Five Questions to ask your Board about Innovation

The future may be uncertain, but one certainty is that innovative thinking is needed for any organisation to survive. Boards need to keep their eye on the long-term and work to ensure the future sustainability and continuity of the business. Here are five questions to ask your board about its approach to innovation.

1. Is innovation on the agenda?

If it’s not, you’re probably not talking about it. If you’re not talking about it, you’re probably not doing it.

Make some space on your regular agenda (either monthly or quarterly) to talk about innovation, trends, ideas, what and how the organisation is doing in this space, and what other organisations are doing (even those not in your industry).

2. Do we have a way to surface innovative thinking / fresh ideas?

Having innovation on the agenda certainly opens up the conversation. Having a process that brings creative ideas and thinking to the board is the next stage in having rewarding conversations on the board.

There are many ways to surface innovative ideas and fresh thinking. It could come from the board members, via a committee, from an advisor, from within the organisation, or from a speaker session / board development session.

Surfacing new ideas could be from a loose and free-flowing method (e.g. spit-balling ideas), from a suggestion box or something similar, or purpose-driven by a current problem, issue, or opportunity.

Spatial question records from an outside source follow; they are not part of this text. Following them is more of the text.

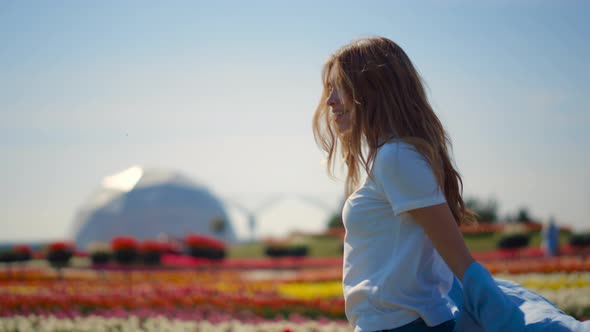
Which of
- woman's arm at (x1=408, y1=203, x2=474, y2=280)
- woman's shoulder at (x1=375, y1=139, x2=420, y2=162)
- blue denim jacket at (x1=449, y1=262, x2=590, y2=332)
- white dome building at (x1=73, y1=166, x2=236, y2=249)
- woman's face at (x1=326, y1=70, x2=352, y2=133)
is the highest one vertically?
woman's face at (x1=326, y1=70, x2=352, y2=133)

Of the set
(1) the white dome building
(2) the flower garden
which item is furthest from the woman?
(1) the white dome building

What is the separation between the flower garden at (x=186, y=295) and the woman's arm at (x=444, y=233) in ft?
6.17

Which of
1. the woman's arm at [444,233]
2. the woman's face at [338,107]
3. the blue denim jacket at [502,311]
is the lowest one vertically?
the blue denim jacket at [502,311]

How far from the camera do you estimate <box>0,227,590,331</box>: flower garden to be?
5.43 m

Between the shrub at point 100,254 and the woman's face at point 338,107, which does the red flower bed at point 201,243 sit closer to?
the shrub at point 100,254

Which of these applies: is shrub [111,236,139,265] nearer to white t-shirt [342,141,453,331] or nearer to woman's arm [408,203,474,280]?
white t-shirt [342,141,453,331]

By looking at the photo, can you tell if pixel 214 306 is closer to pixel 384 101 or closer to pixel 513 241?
pixel 384 101

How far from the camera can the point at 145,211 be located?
47.7 meters

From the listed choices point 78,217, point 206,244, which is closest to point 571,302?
point 206,244

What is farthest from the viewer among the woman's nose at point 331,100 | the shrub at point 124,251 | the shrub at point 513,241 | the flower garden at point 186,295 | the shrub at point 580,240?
the shrub at point 580,240

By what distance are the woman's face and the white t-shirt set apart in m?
0.24

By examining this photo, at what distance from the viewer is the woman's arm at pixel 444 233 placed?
1.56 meters

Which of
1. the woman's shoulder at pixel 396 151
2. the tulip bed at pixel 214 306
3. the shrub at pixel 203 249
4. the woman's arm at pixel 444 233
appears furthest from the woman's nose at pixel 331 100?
the shrub at pixel 203 249

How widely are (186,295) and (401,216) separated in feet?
22.3
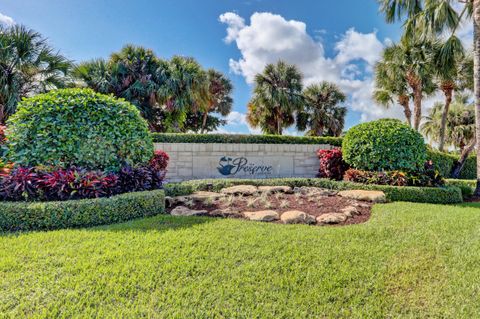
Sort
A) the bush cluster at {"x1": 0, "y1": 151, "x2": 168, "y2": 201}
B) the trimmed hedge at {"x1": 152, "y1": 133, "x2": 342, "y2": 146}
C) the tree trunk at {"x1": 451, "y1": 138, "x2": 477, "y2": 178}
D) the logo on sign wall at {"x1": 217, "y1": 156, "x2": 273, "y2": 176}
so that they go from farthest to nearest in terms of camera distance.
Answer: the tree trunk at {"x1": 451, "y1": 138, "x2": 477, "y2": 178}, the logo on sign wall at {"x1": 217, "y1": 156, "x2": 273, "y2": 176}, the trimmed hedge at {"x1": 152, "y1": 133, "x2": 342, "y2": 146}, the bush cluster at {"x1": 0, "y1": 151, "x2": 168, "y2": 201}

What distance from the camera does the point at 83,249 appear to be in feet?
9.12

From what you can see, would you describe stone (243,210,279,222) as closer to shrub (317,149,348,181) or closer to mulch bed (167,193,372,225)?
mulch bed (167,193,372,225)

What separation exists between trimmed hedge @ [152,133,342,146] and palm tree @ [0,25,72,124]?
14.6 ft

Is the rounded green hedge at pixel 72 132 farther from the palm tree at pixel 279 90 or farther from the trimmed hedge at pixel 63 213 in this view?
the palm tree at pixel 279 90

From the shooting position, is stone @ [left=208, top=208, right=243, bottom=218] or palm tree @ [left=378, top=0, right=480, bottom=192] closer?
stone @ [left=208, top=208, right=243, bottom=218]

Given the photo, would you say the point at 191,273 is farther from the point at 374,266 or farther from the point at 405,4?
the point at 405,4

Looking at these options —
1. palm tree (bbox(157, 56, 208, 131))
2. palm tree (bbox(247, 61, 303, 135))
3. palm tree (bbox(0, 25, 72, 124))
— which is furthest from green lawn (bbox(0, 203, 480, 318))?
palm tree (bbox(247, 61, 303, 135))

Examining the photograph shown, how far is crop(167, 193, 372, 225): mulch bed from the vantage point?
471 cm

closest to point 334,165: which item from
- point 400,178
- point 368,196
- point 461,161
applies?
point 400,178

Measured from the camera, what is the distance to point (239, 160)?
9.79 metres

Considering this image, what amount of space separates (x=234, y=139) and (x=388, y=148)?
5122 mm

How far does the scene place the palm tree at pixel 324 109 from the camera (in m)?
18.1

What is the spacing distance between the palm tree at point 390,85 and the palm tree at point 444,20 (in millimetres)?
4672

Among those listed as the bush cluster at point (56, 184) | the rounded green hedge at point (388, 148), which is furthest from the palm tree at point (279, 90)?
the bush cluster at point (56, 184)
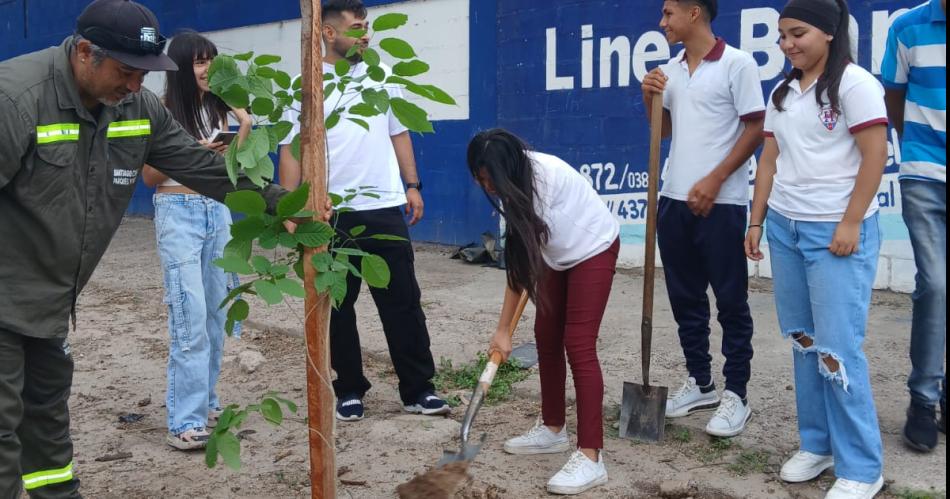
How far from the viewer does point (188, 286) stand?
4062mm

Have a process that people can follow so that great ideas can actually reach the boardroom.

3. Do we have a Research & Development budget?

Even a small amount helps you have some skin in the game. It could even just be a time budget. Work towards having at least something invested that works proactively towards exploring and testing new product/service ideas and/or internal work methods. For example, a day a month or a day a quarter set aside to work on new ideas or making improvements.

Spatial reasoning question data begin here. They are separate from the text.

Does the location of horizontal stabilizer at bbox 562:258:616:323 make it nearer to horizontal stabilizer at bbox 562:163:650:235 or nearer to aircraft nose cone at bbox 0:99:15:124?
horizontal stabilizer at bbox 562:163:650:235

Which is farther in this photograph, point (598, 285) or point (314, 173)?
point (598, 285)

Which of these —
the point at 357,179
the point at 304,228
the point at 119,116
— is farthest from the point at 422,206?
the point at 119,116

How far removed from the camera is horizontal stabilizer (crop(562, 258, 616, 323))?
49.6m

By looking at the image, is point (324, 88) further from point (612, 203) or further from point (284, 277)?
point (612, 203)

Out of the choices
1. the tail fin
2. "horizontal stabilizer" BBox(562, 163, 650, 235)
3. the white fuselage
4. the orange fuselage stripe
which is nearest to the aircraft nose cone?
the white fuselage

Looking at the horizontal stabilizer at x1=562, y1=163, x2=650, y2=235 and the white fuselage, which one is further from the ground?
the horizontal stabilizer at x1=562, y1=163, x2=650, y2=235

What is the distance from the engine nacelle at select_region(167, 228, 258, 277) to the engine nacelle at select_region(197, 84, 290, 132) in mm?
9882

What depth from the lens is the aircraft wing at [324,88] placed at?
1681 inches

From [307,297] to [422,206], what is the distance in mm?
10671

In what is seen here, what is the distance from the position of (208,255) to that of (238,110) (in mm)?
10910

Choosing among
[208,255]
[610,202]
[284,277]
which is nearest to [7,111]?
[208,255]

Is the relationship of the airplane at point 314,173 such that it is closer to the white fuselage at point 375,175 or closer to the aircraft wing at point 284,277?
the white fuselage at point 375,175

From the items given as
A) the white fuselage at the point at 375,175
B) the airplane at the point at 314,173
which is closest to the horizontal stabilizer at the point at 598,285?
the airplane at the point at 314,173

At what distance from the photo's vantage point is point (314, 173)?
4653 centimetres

Adding in time for regular reviews and checks of these pursuits ensure you’re that you’re not throwing good money after bad, and that changes and innovations are successfully embedded.

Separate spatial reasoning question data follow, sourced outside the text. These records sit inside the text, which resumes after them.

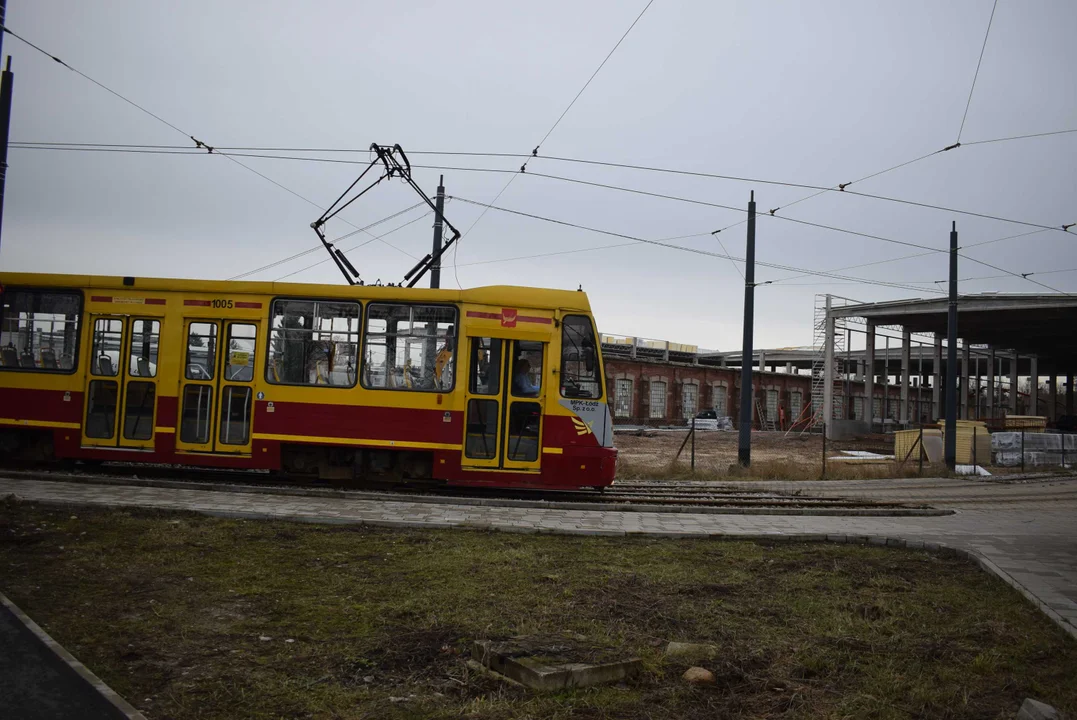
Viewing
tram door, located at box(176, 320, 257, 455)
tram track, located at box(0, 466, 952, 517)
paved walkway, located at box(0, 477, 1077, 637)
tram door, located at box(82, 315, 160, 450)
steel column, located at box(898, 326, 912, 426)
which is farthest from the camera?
steel column, located at box(898, 326, 912, 426)

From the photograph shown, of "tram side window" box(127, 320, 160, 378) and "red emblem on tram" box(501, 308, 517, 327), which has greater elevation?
"red emblem on tram" box(501, 308, 517, 327)

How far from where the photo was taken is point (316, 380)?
13875mm

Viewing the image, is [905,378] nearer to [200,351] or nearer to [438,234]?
[438,234]

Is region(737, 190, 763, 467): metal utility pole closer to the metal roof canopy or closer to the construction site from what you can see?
the construction site

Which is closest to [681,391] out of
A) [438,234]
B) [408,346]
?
[438,234]

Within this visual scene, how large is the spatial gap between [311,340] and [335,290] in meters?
0.94

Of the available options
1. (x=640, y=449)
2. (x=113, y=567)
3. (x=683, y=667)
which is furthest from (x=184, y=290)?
(x=640, y=449)

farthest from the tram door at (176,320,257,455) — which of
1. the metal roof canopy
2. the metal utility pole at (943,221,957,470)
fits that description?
the metal roof canopy

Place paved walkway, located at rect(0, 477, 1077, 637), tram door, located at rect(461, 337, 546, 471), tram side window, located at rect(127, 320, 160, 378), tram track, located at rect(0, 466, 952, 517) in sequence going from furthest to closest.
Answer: tram side window, located at rect(127, 320, 160, 378), tram door, located at rect(461, 337, 546, 471), tram track, located at rect(0, 466, 952, 517), paved walkway, located at rect(0, 477, 1077, 637)

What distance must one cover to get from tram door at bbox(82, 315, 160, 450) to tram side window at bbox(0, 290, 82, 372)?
0.41 meters

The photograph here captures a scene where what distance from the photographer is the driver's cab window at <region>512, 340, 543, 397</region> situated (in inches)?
538

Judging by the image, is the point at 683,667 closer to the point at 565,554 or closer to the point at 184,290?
the point at 565,554

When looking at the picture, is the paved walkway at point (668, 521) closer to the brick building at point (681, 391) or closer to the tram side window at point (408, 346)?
the tram side window at point (408, 346)

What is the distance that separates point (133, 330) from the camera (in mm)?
14414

4. Have we set the big, bold vision?

The board needs to be defining what is possible for the organisation to achieve in the future. Setting the right vision helps with ongoing improvements and large-scale innovation. This vision should help drive the business activities, actions, decisions, resource allocation, and culture towards achieving desired innovation objectives.

5. Are we standing in the way?

The board – or certainly at least some of them – need to be capable of encouraging and overseeing an innovation programme. There may be individual knowledge or skill gaps, or certain self-defeating mindsets that need to be managed. Develop strategies that minimise the impact of these gaps on the organisation’s innovation potential.

 

Innovation is within the reach of every organisation from any industry. Intentionally investing the board’s time and energy into innovation will reap positive rewards for the organisation.

What questions will you be asking at your next board meeting?